Mom pushed down on the Pop-O-Matic device that the good people at the toy company designed to replace actually rolling a dice. “I never win when we play games,” she said.

“But it’s still fun, right?” my little sister, Mandy, asked.

“Yes, it’s always fun spending time with you guys,” she said. Her smile grew bigger. “You’re my monsters.” It might sound bad, but that was what she called my siblings and me. She said it with such love that we all knew it was a term of endearment, just the same as “honey” or “sweetie.”

“If I roll a five, I win,” my older brother, Mike, said. He pressed the Pop-O-Matic and up popped the five. “Yes!” he hissed, with a fist in the air.

“How could you have won already?” Mom asked. “I’m not even close.”

“That’s because we all landed on you and sent you back to Start,” I said. “I think each of us sent you back at least once.”

Mom pretended to pout. “How many times did you guys have to start over?”

“Not as many times as you did,” Mike said with a grin.

“So who wants to play again?” I asked.

“Not me,” Mom said. “If I don’t win, it’s no fun.”

“That’s not good sportsmanship.”

Mom grinned. “I know. I’m only kidding. I can’t play again because I’ve got housework to do.”

My siblings and I reset the game while Mom got out the feather duster.

“Mom, will you please play with us again?” Mandy asked. “It’s so much more fun when you play.”
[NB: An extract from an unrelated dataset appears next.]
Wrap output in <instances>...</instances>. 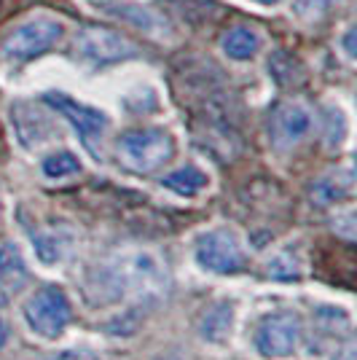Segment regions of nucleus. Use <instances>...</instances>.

She pretended to think about it. “Will you make me go back to Start this time?”

“If we land on you, we will,” I said pragmatically.

Mom wrinkled her nose. “Then I’m not playing.” She turned and started dusting the lamps in the room.

“Please, Mom, won’t you play?”

With no warning, Mom turned and started tickling us with the feather duster. “I told you, if I don’t win, it’s no fun!” she said, giggling.

We screamed and held up our hands to block the tickling. But the feather duster’s long handle gave her the advantage. We jumped up and ran away from her. To our surprise—and delight—she chased us, still giggling and tickling whomever she could reach.

We ran around the house, laughing so hard it hurt, while Mom chased us. All the while, she was shouting, “If I don’t win, it’s no fun,” which was eventually shortened to, “I no win, no fun.”

I don’t know how long the game lasted, but it felt like hours. I was breathless—both from running and from laughing—by the time Mom stopped chasing us and returned to using the feather duster for its intended purpose.

When my dad got home from work that night, we told him about our new game, which we’d dubbed, “I no win, no fun.” Dad smiled and nodded, but we could tell he didn’t get it. It just sounded strange for a thirty-something-year-old woman to be chasing her children around the house with a feather duster.

And maybe it was strange, but maybe that’s what made it so wonderful. My mom was like everyone else’s mom. She cooked our dinner and washed our clothes. She worked part-time in our local library. Chasing us around the house with a feather duster was out of character for her. It was so unexpected—in the most wonderfully crazy way.

When I was a kid, we took a family vacation every summer. Every year, Mom and Dad piled us into our station wagon—complete with wood paneling—and drove us from Indiana to one of America’s must-see attractions. I’ve seen the Grand Canyon, Old Faithful, and Mount Rushmore. I’ve been to Washington, D.C., Hershey, Pennsylvania, and even the Vermont Teddy Bear Company factory. My parents went to a lot of effort to make these family vacations memorable for my siblings and me.

But strange as it may be, “I no win, no fun” is one of my fondest childhood memories.

To this day, more than thirty years later, I still vividly recall the look on her face and the sound of her laughter as she chased us.

Only my mom could take a feather duster and turn it into the best day ever.